ОПИСАНИЕ ЗАДАНИЯ:
Определите, соответствуют ли тексту о Копернике и Парацельсе утверждения (а), (б) и (в). Для каждого ответьте «да» или «нет» и приведите точную цитату из текста, на которой основан ответ.
(а) Парацельс связывал микрокосм и макрокосм системой аналогий, в которой органы тела соответствуют планетам.
(б) Коперник обосновал вращение Земли тем, что движения в космосе лучше всего моделировать на основе механико-математических расчетов.
(в) По Парацельсу, здоровье достигается гармонизацией функций организма с функциями космоса.

ПРЕДОСТАВЛЕННЫЙ ТЕКСТ:
Николай Коперник (1473–1543), польский клирик, впервые установил вращение земли как вокруг оси, так и вокруг солнца на основании того, что моделирование всех движений в космосе лучше всего создавать на основе механико-математических расчетов, а не на соединении созерцания небес, физики и отдельных расчетов, как было в античной философии и в схоластике. Смена геоцентричной системы гелиоцентричной продолжала впечатлять многие века. Так, Кант в предисловии ко второму изданию своей «Критики чистого разума» сравнивал себя с Коперником, имея в виду, что положил в основу философии не общие предпосылки, принимаемые как аксиомы (что он назвал «спекулятивной теологией», то есть созерцанием как бы уже систематизированных предпосылок бытия), а способность разума работать с какими-либо предпосылками и убеждаться не только в их достоверности (что было уже во всей новой философии), но и в несомненности ограничений самого разума.
Филипп Теофраст Гогенгейм (1493–1541), взявший псевдоним Парацельс (буквально, «не соглашающийся с Цельсом», образцовым античным медиком), как и большинство натурфилософов Возрождения, исходил из того, что человек – микрокосм, в общих чертах повторяющий вселенную как макрокосм. Но у него микрокосм и макрокосм связаны не системой аналогий, когда, например, органы тела соответствуют планетам, а принципом подвижности и преобразований, который он отождествлял с Меркурием, ртутью, самым подвижным металлом. Поэтому здоровье может быть достигнуто не благодаря гармонизации функций организма с функциями космоса, как это было в предшествующей натурфилософии, а через воздействие чего-то самого провоцирующего и острого, именно, яда. Парацельс впервые объяснил, что любое лекарство – это яд, просто правильная дозировка позволяет победить болезнь. Поэтому, хотя многие построения Парацельса кажутся нам фантастичными и странными, его всегда помещают в галерею великих ученых врачей.

ЛИСТИНГ ДАННЫХ:

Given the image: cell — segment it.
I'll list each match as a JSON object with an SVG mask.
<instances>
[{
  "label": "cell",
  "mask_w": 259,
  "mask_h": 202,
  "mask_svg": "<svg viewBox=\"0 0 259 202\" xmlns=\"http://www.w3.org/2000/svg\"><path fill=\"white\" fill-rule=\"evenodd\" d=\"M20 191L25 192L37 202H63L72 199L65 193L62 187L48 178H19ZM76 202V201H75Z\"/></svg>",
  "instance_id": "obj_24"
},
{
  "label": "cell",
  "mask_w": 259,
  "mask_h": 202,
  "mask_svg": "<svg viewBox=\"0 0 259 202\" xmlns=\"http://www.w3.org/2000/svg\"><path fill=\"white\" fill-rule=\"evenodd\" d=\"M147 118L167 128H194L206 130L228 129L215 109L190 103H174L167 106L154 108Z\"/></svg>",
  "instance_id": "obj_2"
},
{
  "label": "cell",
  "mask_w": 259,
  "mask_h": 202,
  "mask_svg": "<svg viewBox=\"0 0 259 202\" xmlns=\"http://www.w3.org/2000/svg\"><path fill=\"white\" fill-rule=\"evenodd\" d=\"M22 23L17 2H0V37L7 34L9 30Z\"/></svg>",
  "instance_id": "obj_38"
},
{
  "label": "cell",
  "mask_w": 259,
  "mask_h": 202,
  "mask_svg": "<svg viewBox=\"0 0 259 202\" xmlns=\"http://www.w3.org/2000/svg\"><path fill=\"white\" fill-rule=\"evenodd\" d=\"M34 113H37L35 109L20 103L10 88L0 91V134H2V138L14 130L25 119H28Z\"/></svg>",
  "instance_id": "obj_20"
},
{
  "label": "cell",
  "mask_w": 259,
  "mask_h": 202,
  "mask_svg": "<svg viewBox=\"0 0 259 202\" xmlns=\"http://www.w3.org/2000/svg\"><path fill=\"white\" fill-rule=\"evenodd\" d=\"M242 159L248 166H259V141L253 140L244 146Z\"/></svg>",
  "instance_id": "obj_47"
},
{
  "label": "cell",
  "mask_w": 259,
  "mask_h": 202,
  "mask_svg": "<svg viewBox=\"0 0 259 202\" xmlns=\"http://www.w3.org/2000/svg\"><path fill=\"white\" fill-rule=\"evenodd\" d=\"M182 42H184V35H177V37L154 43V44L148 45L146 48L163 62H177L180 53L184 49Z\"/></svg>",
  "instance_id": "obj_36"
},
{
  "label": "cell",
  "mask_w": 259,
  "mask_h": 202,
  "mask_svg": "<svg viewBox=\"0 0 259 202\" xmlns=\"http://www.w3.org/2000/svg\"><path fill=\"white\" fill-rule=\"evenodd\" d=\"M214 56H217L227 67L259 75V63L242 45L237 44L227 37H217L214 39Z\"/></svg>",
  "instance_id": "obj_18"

РЕШЕНИЕ ЗАДАНИЯ:
(а) Нет: «Но у него микрокосм и макрокосм связаны не системой аналогий, когда, например, органы тела соответствуют планетам, а принципом подвижности и преобразований».
(б) Да: «впервые установил вращение земли как вокруг оси, так и вокруг солнца на основании того, что моделирование всех движений в космосе лучше всего создавать на основе механико-математических расчетов».
(в) Нет: «здоровье может быть достигнуто не благодаря гармонизации функций организма с функциями космоса, как это было в предшествующей натурфилософии, а через воздействие чего-то самого провоцирующего и острого, именно, яда».